With that obstacle cleared, Bohr became one of the most vocal advocates for the spin hypothesis. He encouraged Goudsmit and Uhlenbeck to develop their short note into a full research paper, which they subsequently did, with Bohr contributing a supportive commentary to the published version. Traveling onward to Göttingen and then Berlin, Bohr discussed spin with Heisenberg, Jordan, and eventually with Pauli himself, who, characteristically, referred to it as the “new Copenhagen heresy.” Despite his skepticism, Pauli would eventually come to accept it. Bohr’s enthusiasm by this point was such that in a letter to Ehrenfest, he described himself as “a preacher of the gospel of electron magnetism” — an unusually colorful expression for someone of his temperament.

What Is Electron Spin? A Quantum Property Without a Classical Equivalent

The honest answer is that the question is more complicated than it first appears — and in certain respects, it remains so today.

The image of a literally spinning electron was always understood, at least by the more careful theorists, to be a useful analogy rather than a precise physical description. The faster-than-light objection raised by Hendrik Lorentz made clear that the classical picture of a rotating charged sphere couldn’t be taken at face value. Spin is not a physical rotation in the ordinary mechanical sense. It is a genuinely quantum mechanical property — one that has no direct counterpart in classical physics and cannot be fully visualized in everyday terms. It simply exists as an intrinsic characteristic of the electron, as fundamental as its mass or electric charge.

What spin did accomplish, however, was considerable. It resolved the anomalous Zeeman effect, explained the two-beam result of the Stern-Gerlach experiment, and provided the physical basis for Pauli’s exclusion principle — the rule governing how electrons arrange themselves in atoms, which underlies the entire structure of the periodic table and, by extension, the chemistry of everything. Spin also turned out not to be unique to electrons. Protons, neutrons, quarks, neutrinos, and a wide range of other elementary particles all carry spin. It is one of the most universal properties in all of physics.
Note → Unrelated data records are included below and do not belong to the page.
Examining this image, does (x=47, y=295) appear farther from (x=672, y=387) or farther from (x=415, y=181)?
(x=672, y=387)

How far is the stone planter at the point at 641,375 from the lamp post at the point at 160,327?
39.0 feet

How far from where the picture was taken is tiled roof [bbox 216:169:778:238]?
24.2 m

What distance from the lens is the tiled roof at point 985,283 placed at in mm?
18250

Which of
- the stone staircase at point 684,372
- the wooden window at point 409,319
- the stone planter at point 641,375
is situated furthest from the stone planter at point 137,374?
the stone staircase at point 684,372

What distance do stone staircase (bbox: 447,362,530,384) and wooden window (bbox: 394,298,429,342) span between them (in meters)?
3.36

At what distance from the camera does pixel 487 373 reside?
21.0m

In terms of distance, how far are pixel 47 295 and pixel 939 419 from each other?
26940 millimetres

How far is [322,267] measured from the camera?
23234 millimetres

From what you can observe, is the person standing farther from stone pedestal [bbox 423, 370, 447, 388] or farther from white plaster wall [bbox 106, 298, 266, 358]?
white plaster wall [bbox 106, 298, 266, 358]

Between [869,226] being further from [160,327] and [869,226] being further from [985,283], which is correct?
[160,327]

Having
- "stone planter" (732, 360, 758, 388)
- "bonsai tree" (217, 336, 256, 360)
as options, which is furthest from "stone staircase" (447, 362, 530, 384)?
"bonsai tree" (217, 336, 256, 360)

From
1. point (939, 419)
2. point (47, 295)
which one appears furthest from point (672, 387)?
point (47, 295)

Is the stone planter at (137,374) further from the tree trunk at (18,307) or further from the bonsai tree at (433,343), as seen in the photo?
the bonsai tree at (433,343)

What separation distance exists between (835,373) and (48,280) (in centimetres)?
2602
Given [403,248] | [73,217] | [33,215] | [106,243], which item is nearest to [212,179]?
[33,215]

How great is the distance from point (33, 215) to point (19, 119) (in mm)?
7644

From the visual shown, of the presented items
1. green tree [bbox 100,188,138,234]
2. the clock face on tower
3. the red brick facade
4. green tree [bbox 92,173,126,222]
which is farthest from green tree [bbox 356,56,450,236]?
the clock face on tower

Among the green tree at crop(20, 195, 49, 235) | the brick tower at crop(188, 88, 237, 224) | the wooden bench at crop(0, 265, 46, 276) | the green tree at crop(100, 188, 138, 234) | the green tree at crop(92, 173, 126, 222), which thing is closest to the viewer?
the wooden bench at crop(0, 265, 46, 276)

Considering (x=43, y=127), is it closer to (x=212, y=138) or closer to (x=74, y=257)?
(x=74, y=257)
The Stern-Gerlach experiment, originally designed to test a fairly specific prediction of early quantum theory, ended up doing something far more significant. It revealed that the internal architecture of matter was stranger and richer than anyone had anticipated. And the path from that puzzling two-beam result to a coherent theory of electron spin involved wrong guesses, sharp disagreements, one badly shaken young physicist, and eventually the collective effort of some of the greatest scientific minds of the 20th century.

References:

• Franklin, Allan; Perovic, Slobodan. “Experiment in Physics, Appendix 5”. In Zalta, Edward N. (ed.). The Stanford Encyclopedia of Philosophy 
• Friedrich, B.; Herschbach, D. (2003). “Stern and Gerlach: How a Bad Cigar Helped Reorient Atomic Physics”
• Castelvecchi, D. (2022). “The Stern–Gerlach experiment at 100”. Nature Reviews Physics. 4 (3): 140–142.
• Reinisch, G. (1999). “Stern–Gerlach experiment as the pioneer—and probably the simplest—quantum entanglement test?”